▶ **TASK PROMPT**
Every record below must be returned word for word, with the pictures left out.
════════
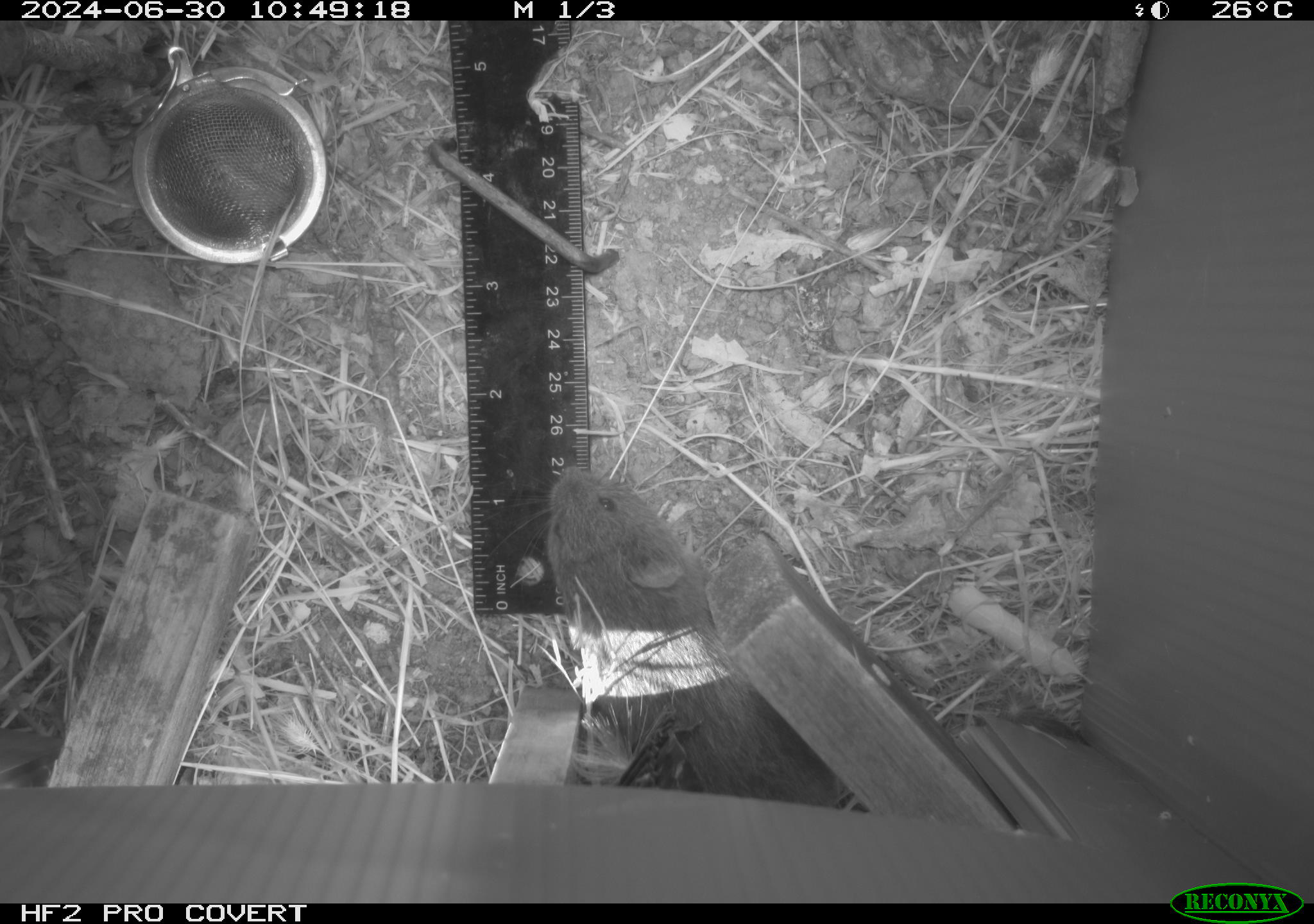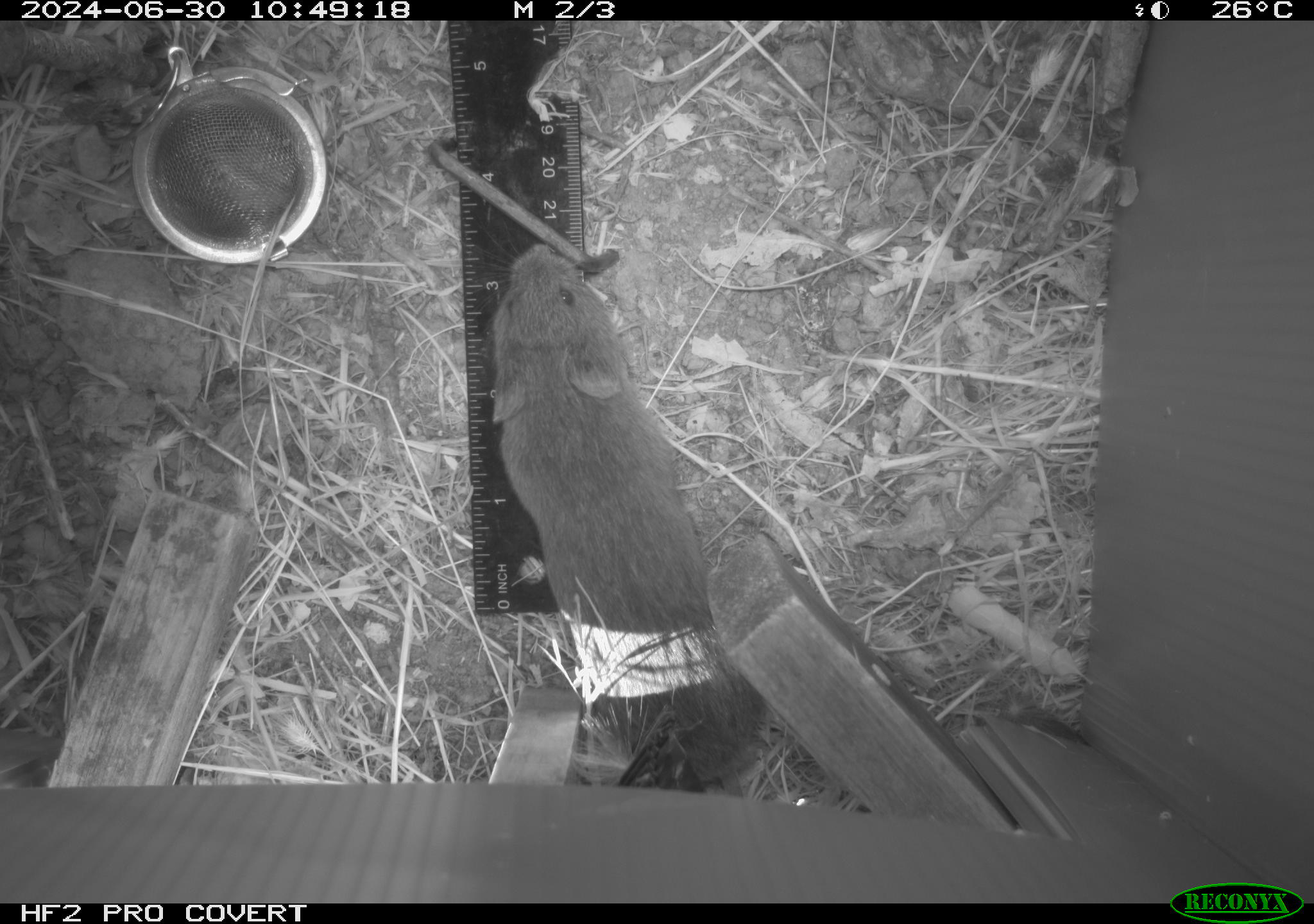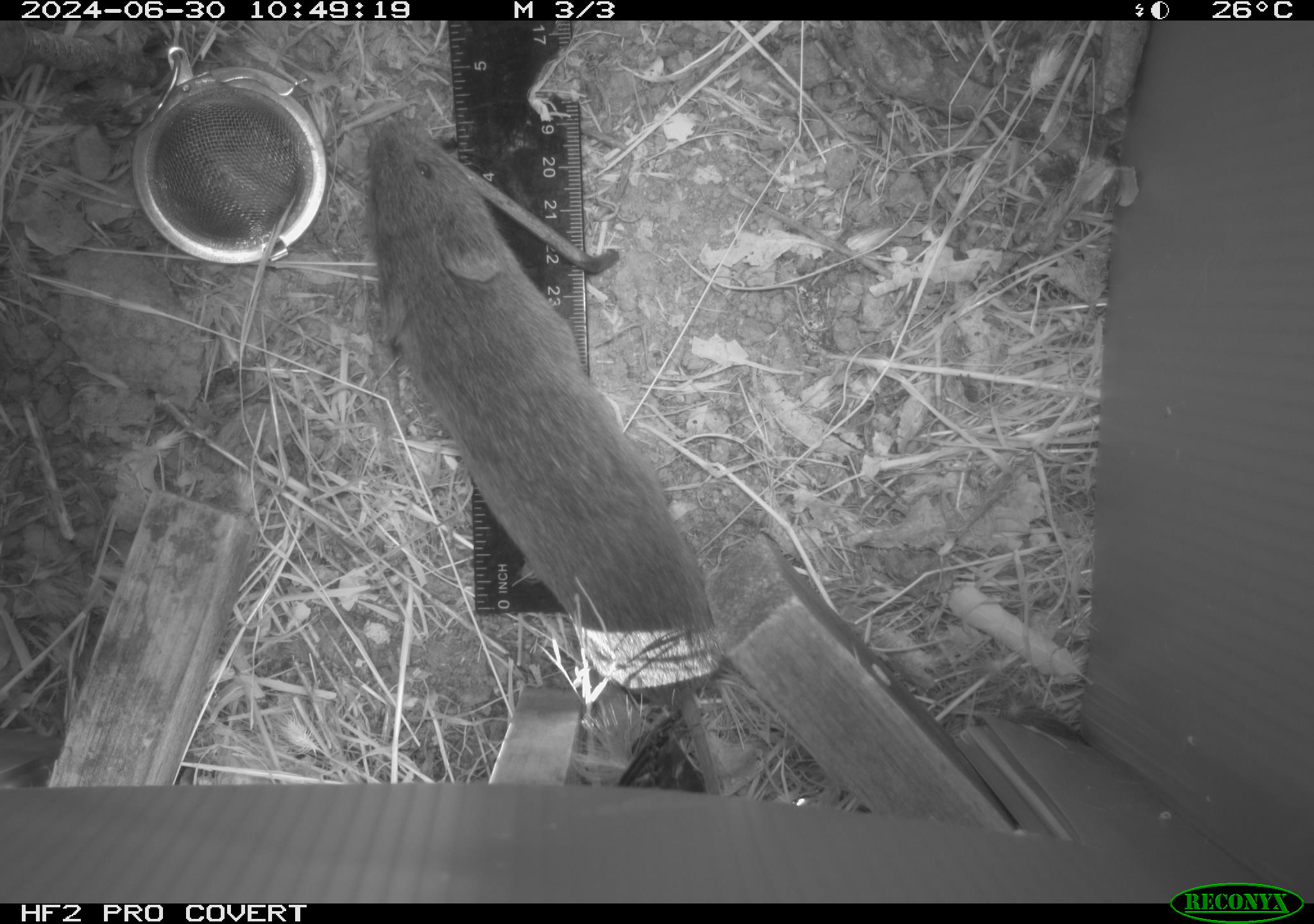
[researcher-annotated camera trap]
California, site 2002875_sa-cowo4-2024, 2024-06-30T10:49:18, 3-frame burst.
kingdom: Animalia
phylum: Chordata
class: Mammalia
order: Rodentia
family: Cricetidae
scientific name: Arvicolinae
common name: voles, lemmings, and muskrats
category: arvicolinae subfamily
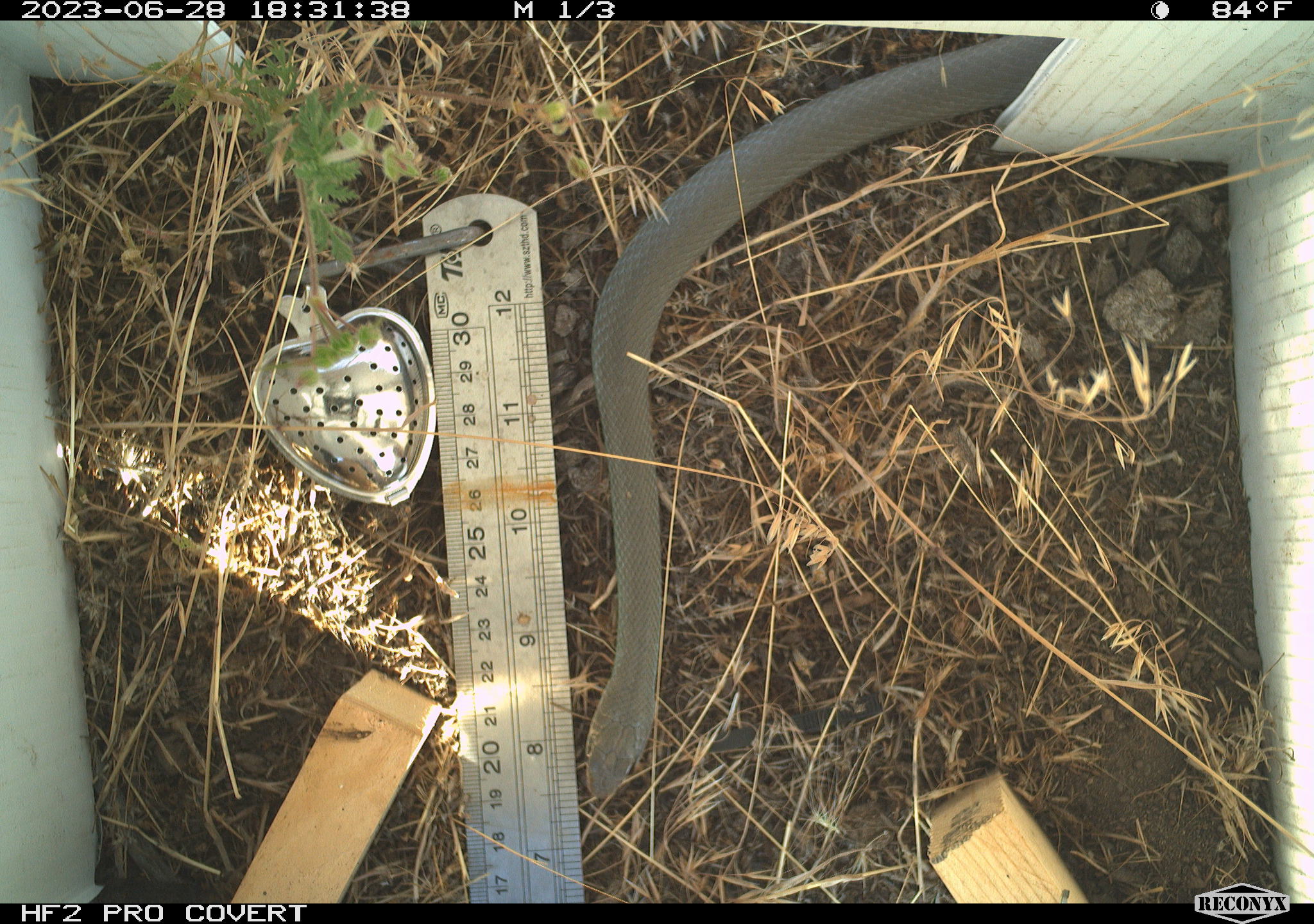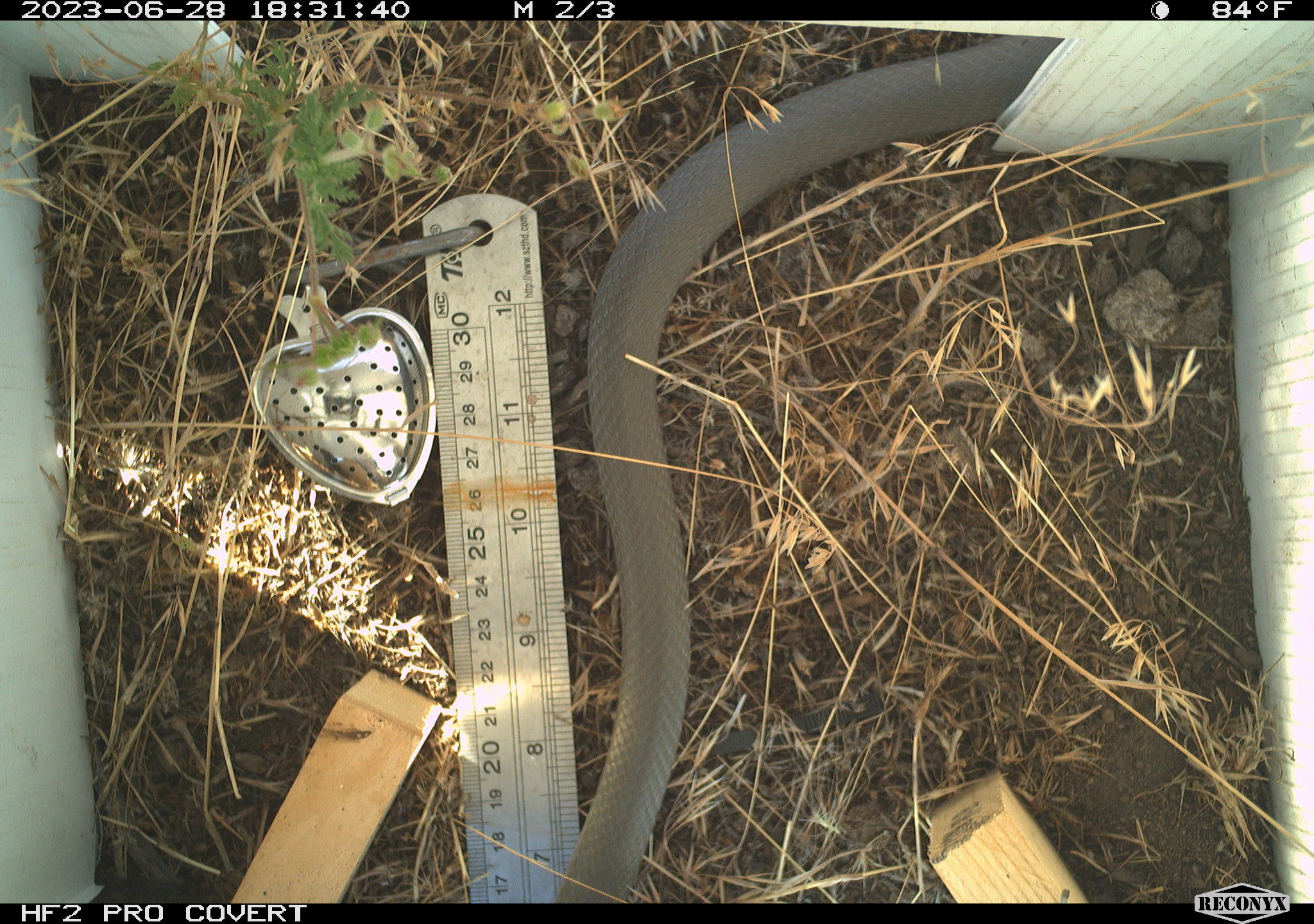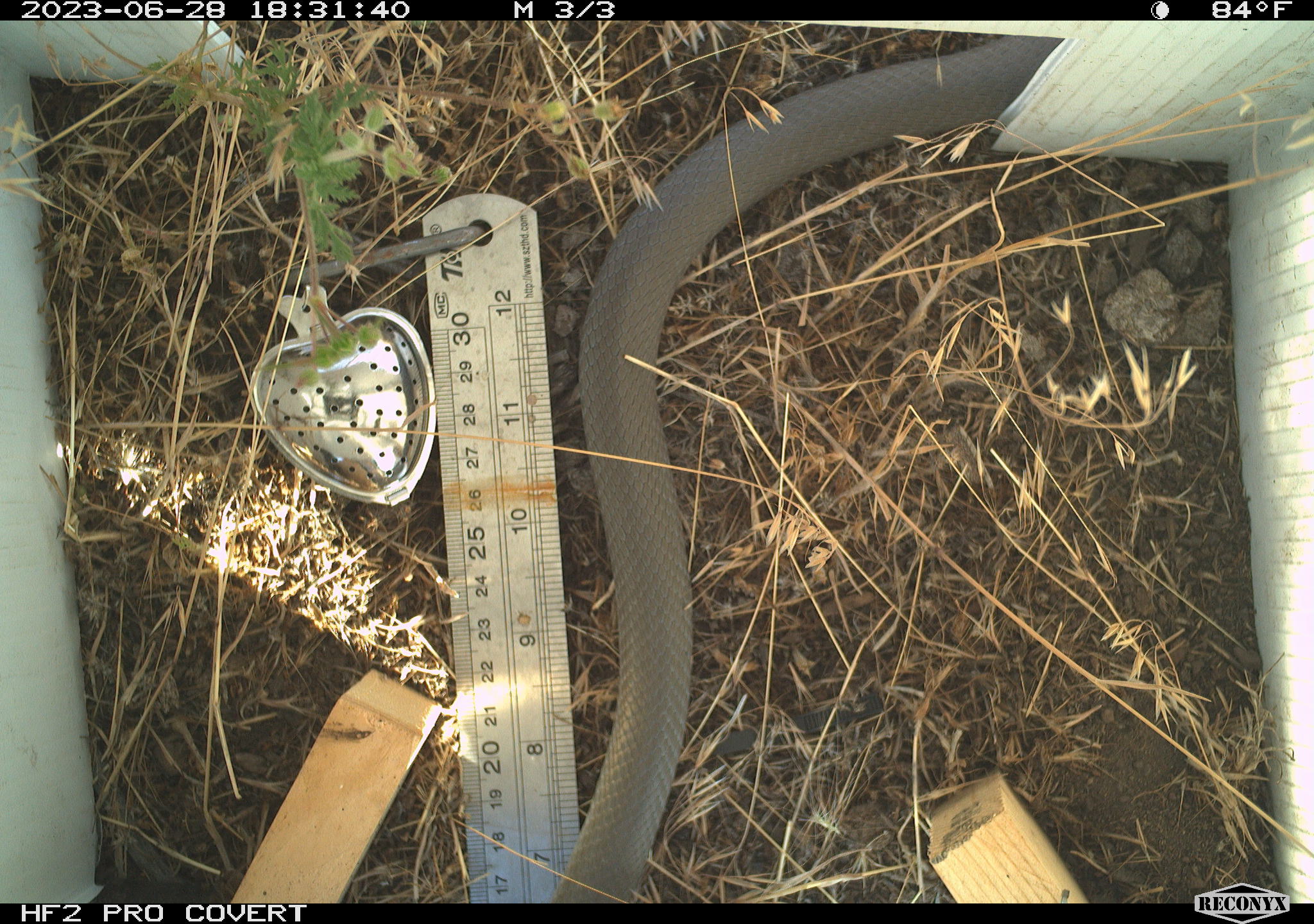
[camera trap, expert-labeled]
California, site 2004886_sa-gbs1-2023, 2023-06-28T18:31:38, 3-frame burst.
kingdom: Animalia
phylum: Chordata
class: Reptilia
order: Squamata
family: Colubridae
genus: Coluber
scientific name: Coluber constrictor mormon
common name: western yellow-bellied racer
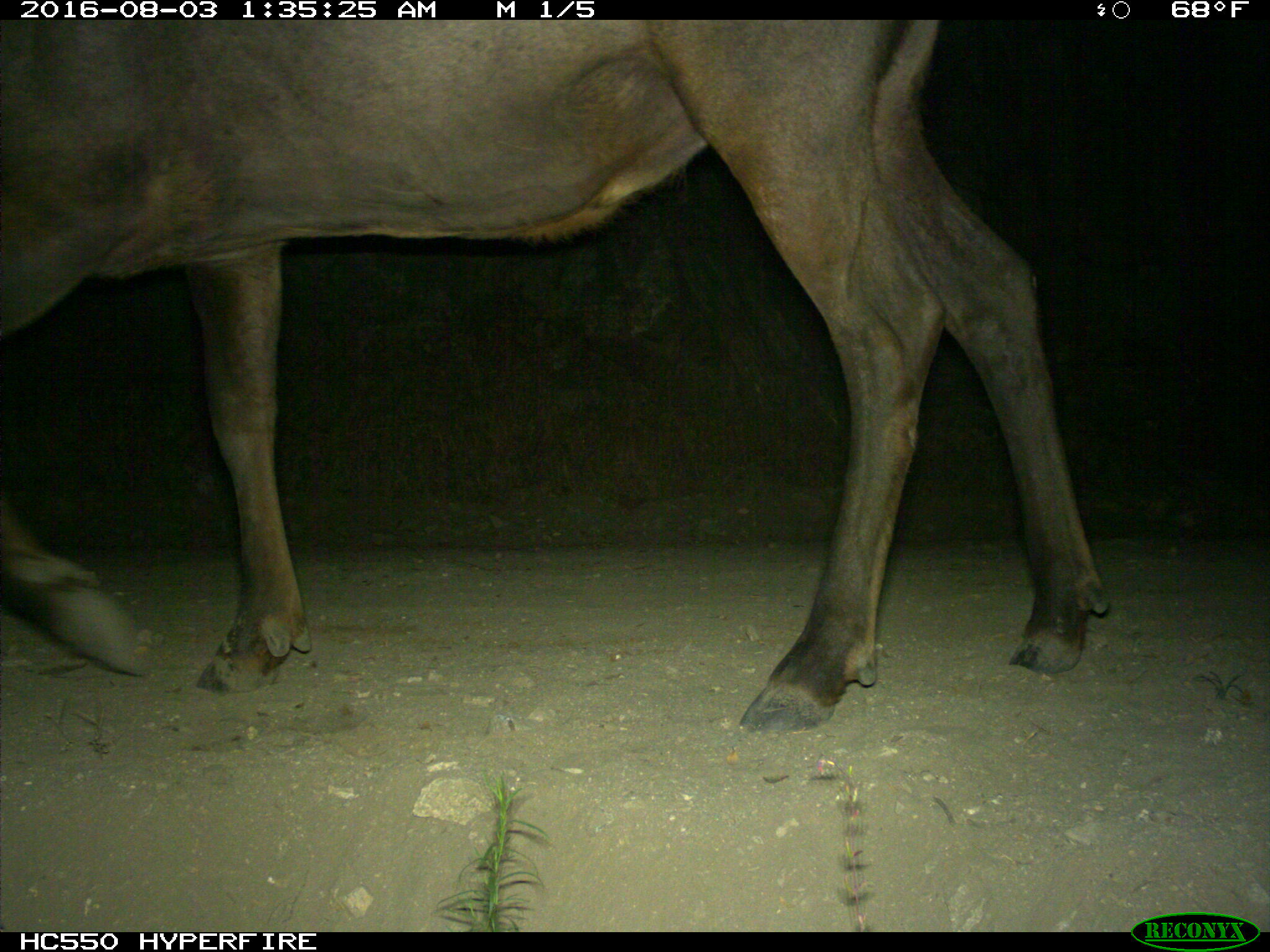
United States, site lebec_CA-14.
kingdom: Animalia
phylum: Chordata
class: Mammalia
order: Artiodactyla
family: Cervidae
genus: Cervus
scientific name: Cervus canadensis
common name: elk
Cervus canadensis (elk).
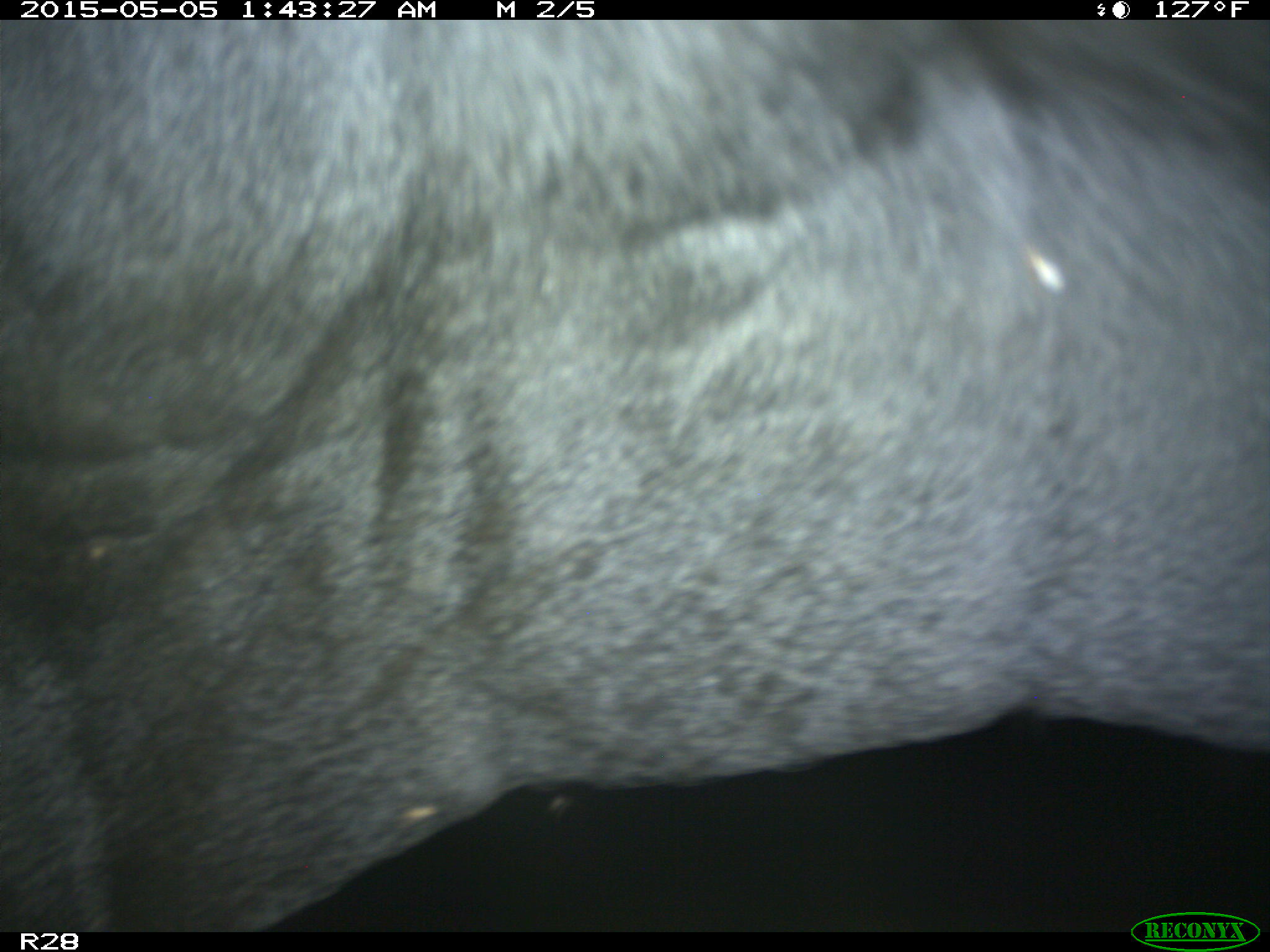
════════
▶ **RESULT OF THIS TASK**
[researcher-annotated camera trap]
California, site 2002875_sa-cowo4-2024, 2024-06-30T10:49:18, 3-frame burst.
kingdom: Animalia
phylum: Chordata
class: Mammalia
order: Rodentia
family: Cricetidae
scientific name: Arvicolinae
common name: voles, lemmings, and muskrats
category: arvicolinae subfamily
[camera trap, expert-labeled]
California, site 2004886_sa-gbs1-2023, 2023-06-28T18:31:38, 3-frame burst.
kingdom: Animalia
phylum: Chordata
class: Reptilia
order: Squamata
family: Colubridae
genus: Coluber
scientific name: Coluber constrictor mormon
common name: western yellow-bellied racer
United States, site lebec_CA-14.
kingdom: Animalia
phylum: Chordata
class: Mammalia
order: Artiodactyla
family: Cervidae
genus: Cervus
scientific name: Cervus canadensis
common name: elk
Cervus canadensis (elk).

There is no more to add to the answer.